Supplied text —
.....
Year: 2026
Label: Impulsy Stetoskopu
In the beginning of this year I published an essay titled Metaphysics matter (here). In it, I discussed the importance of a less reactive, more contemplative, metaphysical and philosophical approach to writing about music. Polish Ars Sonitus truly force me to put my money where my mouth is with their new release, which is both an album and a manifesto.
The hand-bound hardcover book the release is presented in states that the text and the CD are not companions but, to quote, “Word and noise /…/ constitute two modes of disclosure of the same reality.” In other words, what the manifesto expresses in words, the CD should convey through the medium of noise. The manifesto states that the conceptual layer of a release – which the manifesto obviously is in this package – should not serve an explanatory function; it should not “serve to close off the meaning of the music.” To be honest, it’s somewhat hard to avoid reading the text and NOT have it define what is heard on the CD and interpretations of it. Which is one of the core themes of this review: to what extent does the noise/music communicate the same ideas as the text, and on the other hand, to what extent does the text define and delimit the audio?
Transfuturist bruitism is, to paraphrase the manifesto, a revalued form of bruitism – invoking Italian futurist Lugi Russolo and French philosopher Jean-Marc Vivenza – in which noise takes on the role of something that reveals the impermanence of things, and also disassembles the conventional roles of creation, creator and consumer. Following the manifesto, a transfuturist bruitist views noise as something transcending both the paradigm and the conventional definition of art. To them, noise would be motion, transition and potential; not a rigidly defined thing, an object, but a perpetual transitory, liminal state that comes before boundless potential collapses into a singular definition.
.....
Extracted data —
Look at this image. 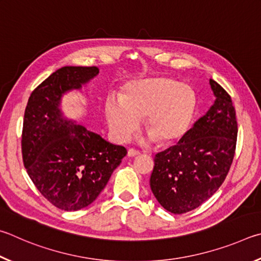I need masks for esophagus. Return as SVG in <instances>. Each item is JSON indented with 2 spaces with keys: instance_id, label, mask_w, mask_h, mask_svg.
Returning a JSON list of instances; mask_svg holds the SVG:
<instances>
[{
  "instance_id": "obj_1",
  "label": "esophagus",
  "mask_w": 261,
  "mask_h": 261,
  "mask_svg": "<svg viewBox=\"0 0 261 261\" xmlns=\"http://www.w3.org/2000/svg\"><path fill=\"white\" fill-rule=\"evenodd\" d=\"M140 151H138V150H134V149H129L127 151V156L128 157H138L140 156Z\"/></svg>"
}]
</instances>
.....
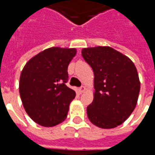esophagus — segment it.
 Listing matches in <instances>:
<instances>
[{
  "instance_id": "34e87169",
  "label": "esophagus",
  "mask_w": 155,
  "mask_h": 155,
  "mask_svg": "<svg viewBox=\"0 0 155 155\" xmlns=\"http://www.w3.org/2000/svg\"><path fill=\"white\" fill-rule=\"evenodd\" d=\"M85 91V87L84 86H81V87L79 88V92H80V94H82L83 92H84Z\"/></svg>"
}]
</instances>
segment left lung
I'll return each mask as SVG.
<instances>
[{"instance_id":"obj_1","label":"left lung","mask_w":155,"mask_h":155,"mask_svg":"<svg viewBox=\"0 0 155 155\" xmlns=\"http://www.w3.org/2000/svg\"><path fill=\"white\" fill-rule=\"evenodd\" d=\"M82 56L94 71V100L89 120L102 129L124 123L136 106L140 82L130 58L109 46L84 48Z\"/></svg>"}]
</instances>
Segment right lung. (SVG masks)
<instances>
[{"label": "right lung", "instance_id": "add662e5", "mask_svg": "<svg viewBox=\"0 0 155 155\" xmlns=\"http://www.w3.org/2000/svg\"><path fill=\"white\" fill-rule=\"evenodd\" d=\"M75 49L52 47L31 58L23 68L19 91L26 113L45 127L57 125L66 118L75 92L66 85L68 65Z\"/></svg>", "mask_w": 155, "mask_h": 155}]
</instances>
.....
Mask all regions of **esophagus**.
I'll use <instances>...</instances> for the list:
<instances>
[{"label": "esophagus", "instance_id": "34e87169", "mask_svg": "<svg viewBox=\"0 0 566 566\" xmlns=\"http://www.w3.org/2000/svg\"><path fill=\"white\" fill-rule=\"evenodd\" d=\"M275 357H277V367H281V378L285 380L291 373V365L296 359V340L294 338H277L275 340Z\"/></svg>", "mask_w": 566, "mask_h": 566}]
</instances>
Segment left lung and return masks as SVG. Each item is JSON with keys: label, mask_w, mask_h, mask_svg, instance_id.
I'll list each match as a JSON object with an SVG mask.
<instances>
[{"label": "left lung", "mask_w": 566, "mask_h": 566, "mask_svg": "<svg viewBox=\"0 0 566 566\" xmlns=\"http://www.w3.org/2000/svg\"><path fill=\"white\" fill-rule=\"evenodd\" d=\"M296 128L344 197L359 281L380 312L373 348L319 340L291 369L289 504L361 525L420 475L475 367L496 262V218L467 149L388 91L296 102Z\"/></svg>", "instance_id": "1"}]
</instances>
.....
Directive — In the music review, what is the Ars Sonitus release presented in? The records come from a different source than the review.

Expected answer — A hand-bound hardcover book.